3月1日、2018年卒の就職活動が解禁しました。エントリーを行う一部のサイトがアクセス集中でダウンする等、早速就活生による激しい戦いが始まっているようです。


ですが、このような日本の就活シーンは大変異様な光景だと感じている人も、かなり多いのではないでしょうか? 

悪いのは青田刈りではなく採用の仕方


まず、私が疑問に感じていることは、解禁日を設けて一斉スタートをすることです。ボジョレー・ヌーヴォーも日本人の消費がかなりの割合を占めていると言われますが、どうも日本人は「みんな一斉に解禁」が好きな傾向にあると感じています。

確かに青田刈りを防止するためで、「青田刈りが横行すれば大学生が大学の勉強に集中できなくなるから」という理由から導入している主旨はよく分かります。ただし、それは大学の勉強に集中できなくなるような採用の仕組みに問題があるわけであって、決して青田刈りそのものが悪いわけではないと思うのです。

集中できなくなる仕組みの最大の要因は「メンバーシップ型採用」でしょう。採用には仕事ありきでそれに見合ったスキルを持つ人を採用する「ジョブ型」と、自社にふさわしい人を採用してから適当な職務を割り当てる「メンバーシップ型」の2種類があると言われていますが、「新卒一括採用」の形態を取る日本の企業は典型的なメンバーシップ採用です。

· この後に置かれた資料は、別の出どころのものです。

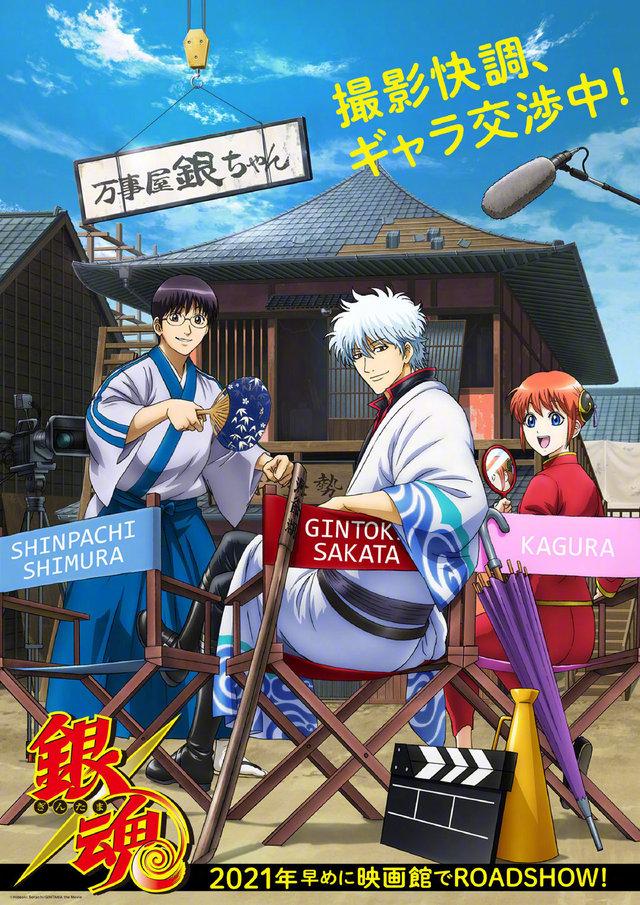 剧场版动画「银魂 THE FINAL」万事屋三人组人设图公开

企業側は見知らぬ学生を「自社のメンバーとして相応しいか」という視点で隅々までチェックするために、様々な選考方法や選考基準を取り入れて、何度も何度も面接を重ねて、人となり等を判断して行くことになります。
だからジョブ型以上に採用に多くの時間を要することになるのです。

学生側はさらに大変で、このようなプロセスをたくさん踏まなくてはなりません。ジョブ型と違って相手が求めているものが不明確ですから、「自分が合っている会社はこれだ!」と判断がつかず、とりあえず片っ端から数何百社も情報を収集して、何十社も応募することになるわけです。これではかなりのコストが発生し、授業の多い3年生以前では学業を脅かすことは明白でしょう。


新卒採用は合コンでの恋人探しに近い


このメンバーシップ型新卒一括採用の非効率さは、たとえるならば合コンで恋人を見つけるようなものだと思います。2つが重なるポイントは、「お互いが相手に対して情報不足の状態にあること」で、とりわけ「お互いが相手に求めるものが不明瞭になりがちなこと」です。

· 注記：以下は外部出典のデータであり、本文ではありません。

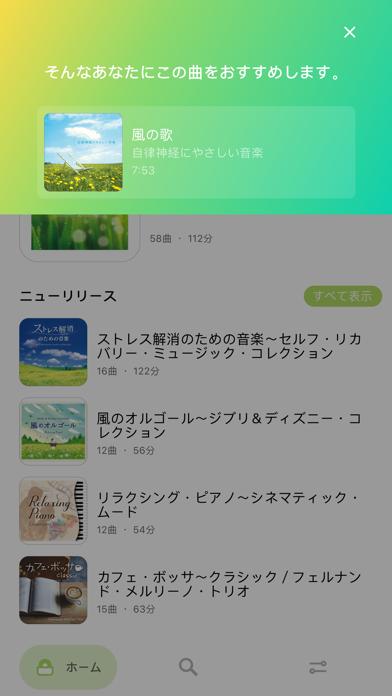 癒しの音楽聞き放題~サウンドサプリのおすすめ画像5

たとえば、「とにかく可愛い人ならば他はさほどこだわらない!」という男性が合コンで彼女を探すことは、人にもよるでしょうが、さほど難しくありません。
それは相手に求めているものが少なく、かつすぐに判別のつくことだからです。

ところが多くの人はそうは行かず、相手に求めるものが複数あり、それゆえパートナー探しは難航します。何回も合コンを重ねてたくさんの人と会い、合いそうかもしれないと思った人は後日デートをしてみて、それでようやくマッチする人が見つかるかどうか、というのが合コンでの恋人探しの流れでしょう。大変長く非常にコストのかかる選考過程ですね。

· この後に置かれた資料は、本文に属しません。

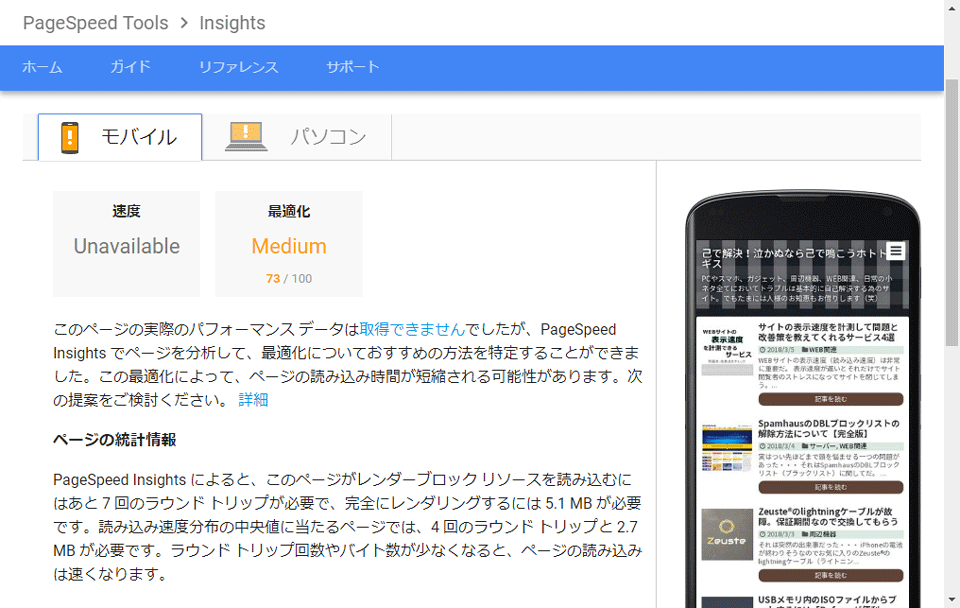 PageSpeed Insightsでの結果(対策後)①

ですから、合コンの場でも判断がつくようなこと(外見やその場の振る舞い)しか求めていないような人を除いて、基本的に恋人が欲しい人は合コンで探すことは非常に不向きだと言えます。採用に関しても同様で、求めているものが明確なジョブ型と不明確なメンバーシップ型では、必要な時間にかなり差が出るわけです。



「半径5m」から始めるメリット


では、合コンではない場でどのようにして恋人を見つけるかといえば、最もオーソドックスなケースは周りから探すことでしょう。自分の生活の半径5mにいるような、職場やサークルや友人の友人等、既にある程度接点があって、人となりがある程度把握できた状態で恋人に発展していくわけですから、「情報収集のコスト」が合コンよりも圧倒的に低い。

また、自分の生活の半径5m内にいる人というのは、収入や育った環境が近しい人も多く、半径5m外にいる人に比べて圧倒的に価値観がマッチする確率は高いと言えますから、余計な情報収集はする必要が無いわけです。

これは採用においても同様で、ジョブ型採用がメインの国々では、リクルーター(人事から要請を受けて出身大学の就活生にアプローチ・面談を行う人)が日本以上に活躍しているケースもあり、これが「情報収集のコスト」を下げる効果があります(実際日本でも外資系中心に取り入れられている)。

日本以外の国には合コンもあまり無いと言われていますが、新卒一括採用と合コンという2つの非効率的な「相手選び」がどちらも日本に根付いてしまっているのは、悪い意味で2つに通じるところがあるからではないかと思うのです。

就活が激しくなるほど金太郎飴化が進む


また、選ぶ側が減点方式で見ているところも、日本の新卒一括採用と合コンの共通だと思います。そして何が減点されるか分からないために、選ばれる側は「無難な方向にしておかなければ…」と考えがちになるのも致し方ありません。その結果が、全員金太郎飴のような黒のスーツというわけです。


さらに女性はこれに加えて、「就活メイク」等も事実上要求されます。また、決められているわけではないですが、ヒールは何cmまでが好ましいか等のことまで気にしなくてはならないわけです。「合コンで(マジョリティーの)男性ウケのコーデはこれ!」と謳ってひたすら減点しないようなコーディネートを押し付ける雑誌のキャッチコピーと大差無いことがおわかり頂けたでしょうか?

なお、ちょっと昔の就活では様々な色のスーツを着る等、もう少しコーディネートの自由があったとのことですが、当時は今ほど何十社も受けるようなことも無かったわけです。つまり、就活における「合コン的要素」が少なかったからという面が大きいと思います。



不採用を通知された就活生に伝えたいこと


最後に、就活生に伝えたいことは、「以上のように、日本の採用の仕組みは合コンのようなものだから、不採用通知をたくさんもらっても、全く気にしなく良いんだ!」ということです。どんなに素晴らしい人でも合コンですぐ恋人が見つからないのと同様に、仕組み自体に問題があるわけですから、マッチする会社が簡単に見つからないのも当然です。


なので、難しいとは思うのですが、不採用になったとしても決して自分自身を責めるということはしないで欲しいのです。

確かに内定をどんどん獲得していく人も一部にはいます。もちろん実力という人もいるでしょうけれども、「さほど実力に差が無いはずなのに」と感じるのであれば、彼は合コンだけやたらモテる「合コンマスター」ではないでしょうか? 

合コンマスター的に企業にモテる方法を極めるというのも一つの選択肢かもしれませんが、自分に合った会社とマッチするためには、それは必ずしも必須ではありません。恋愛も勝ち負けはなく、結局は合うか合わないかですが、就職も同じです。決して自分を見失わずにいて欲しいと思います。

そして強制はしないですが、無事就職をしたあかつきには仕事の「実務スキル」をたくさん身に着けて、どうか日本社会の成熟の足を引っ張っているこの「メンバーシップ採用」という悪弊に変革をもたらすリーダーに育って欲しいと心から願うばかりです。